Da quando il padre le ha comprato la prima moto non è più riuscita a spegnere il motore. Ne ha alzata di polvere nella sua carriera di agonista, portando a casa molte soddisfazioni. Martina Alberghini ora ha 26 anni e sta diventando istruttrice di motocross. Lo scorso ottobre ha rappresentato il Trentino al Trofeo delle Regioni, ottenendo un ottimo quarto posto assieme alla sua amica Desiré Agosti. Martina sogna di aprire una scuola di motocross in Val di Fiemme.

Da dove è nata la passione per il motocross?

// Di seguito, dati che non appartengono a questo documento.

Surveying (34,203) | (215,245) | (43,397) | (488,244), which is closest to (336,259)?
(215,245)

«La mia passione è nata da mio papà. Era pilota anche lui e faceva gare da quando era ragazzo. Dico sempre che il motocross è come una malattia, una volta che la prendi non guarisci più. Io l’ho contratta da mio padre».

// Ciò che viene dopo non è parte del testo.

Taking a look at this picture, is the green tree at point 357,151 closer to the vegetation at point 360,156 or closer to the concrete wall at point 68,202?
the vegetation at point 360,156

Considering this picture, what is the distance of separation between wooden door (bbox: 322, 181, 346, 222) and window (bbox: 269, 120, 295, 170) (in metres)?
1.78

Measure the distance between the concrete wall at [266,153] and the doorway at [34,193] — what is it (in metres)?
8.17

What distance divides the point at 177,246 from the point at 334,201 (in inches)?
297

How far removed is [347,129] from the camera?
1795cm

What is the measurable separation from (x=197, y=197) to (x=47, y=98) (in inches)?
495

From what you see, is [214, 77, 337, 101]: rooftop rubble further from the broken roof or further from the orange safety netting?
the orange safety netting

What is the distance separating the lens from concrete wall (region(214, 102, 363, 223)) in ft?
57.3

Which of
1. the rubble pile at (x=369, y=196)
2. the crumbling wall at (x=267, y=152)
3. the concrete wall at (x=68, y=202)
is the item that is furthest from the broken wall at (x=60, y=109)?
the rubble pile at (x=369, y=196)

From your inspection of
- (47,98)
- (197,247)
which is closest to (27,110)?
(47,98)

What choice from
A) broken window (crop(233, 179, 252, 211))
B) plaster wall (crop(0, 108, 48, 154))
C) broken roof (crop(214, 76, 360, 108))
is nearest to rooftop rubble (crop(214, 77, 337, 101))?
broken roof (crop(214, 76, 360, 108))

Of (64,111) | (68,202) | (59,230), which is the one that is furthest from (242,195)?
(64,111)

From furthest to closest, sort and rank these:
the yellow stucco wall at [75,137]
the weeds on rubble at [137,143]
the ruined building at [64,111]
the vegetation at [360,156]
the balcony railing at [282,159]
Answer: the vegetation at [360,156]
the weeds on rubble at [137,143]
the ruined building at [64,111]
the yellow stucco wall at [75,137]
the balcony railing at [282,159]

La famiglia ti ha sostenuta nella tua scelta? Come ha reagito quando gli hai detto che volevi fare motocross?

«Ringrazio la mia famiglia per avermi trasmesso la passione e per avermi dato l’opportunità di fare questo sport. Ho dovuto supplicarli per anni, ma alla fine mi hanno comprato la mia prima moto. Mio padre, pur essendo pilota, non era tanto d’accordo sul far fare motocross alla figlia femmina, ma alla fine ha ceduto e mi ha comprato la moto. Ora la famiglia sta a Bologna. Sto da loro quando c’è il campionato italiano, dal momento che si svolge nel centro Italia. Quando finiscono le gare però, nella off season, mi piace sempre tornare in valle».

Qual è il tuo idolo nel mondo del motocross?

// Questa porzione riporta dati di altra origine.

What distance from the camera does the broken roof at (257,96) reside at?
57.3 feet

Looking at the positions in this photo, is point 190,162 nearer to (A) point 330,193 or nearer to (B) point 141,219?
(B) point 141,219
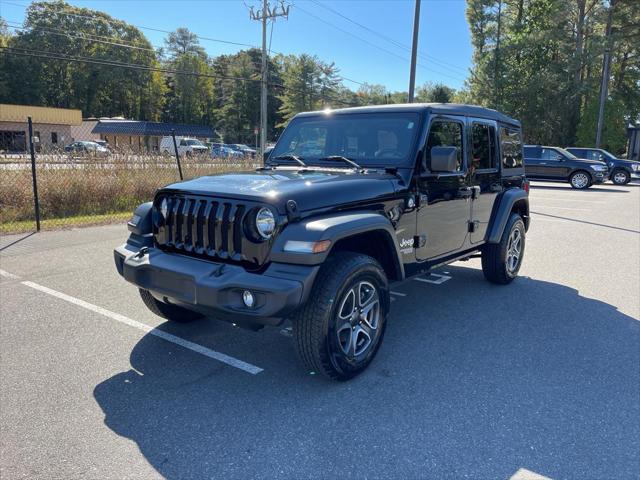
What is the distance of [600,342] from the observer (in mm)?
4180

«Mi ispiro ai piloti americani, secondo me sono all’avanguardia e hanno una guida pazzesca. La mia guida però somiglia a quella del papà, perché alla fine è stato lui la mia fonte di ispirazione maggiore.»

Qual’è stata la tua più grande soddisfazione nel corso della tua carriera?

«Ogni piccolo passo è una grande soddisfazione, ma devo dire che il Trofeo delle Regioni di quest’anno forse è stata l’emozione più grande. Indossare i colori del Trentino con la mia amica Desiré e fare un buon risultato è stato fantastico. Ci sentivamo una vera squadra. Normalmente il motocross è uno sport singolo, quindi non si ha spesso l’occasione di gareggiare insieme».

In passato hai gareggiato anche sugli sci da discesa, hai intenzione di ritornare a questo sport?

«Amo lo sci alpino, anche questa è una passione che mi ha trasmesso la famiglia. A livello agonistico sono in pausa, però scio ancora regolarmente. Mi piacerebbe ricominciare a competere in futuro, però fare due sport contemporaneamente è difficile, si divide troppo l’attenzione e poi si rischia di farli male entrambi. Per ora mi concentro sul motocross».

Hai dei consigli per le giovani ragazze e ragazzi che vorrebbero entrare a far parte del mondo del motocross?

«Innanzitutto per chi vuole imparare a andare in moto è molto utile, prima di andare su strada, fare pratica di motocross in un circuito chiuso in modo da acquisire la padronanza del mezzo. Per quanto riguarda il lato agonistico forse posso aiutare, dal momento che sto aprendo una scuola di motocross assieme al mio ragazzo. Lui è già istruttore, mentre io lo sto per diventare. La sede è a Venezia, ma ci piacerebbe molto portarla anche in valle. Per fare questo percorso però ci vuole tanta passione, è uno sport duro ma bellissimo».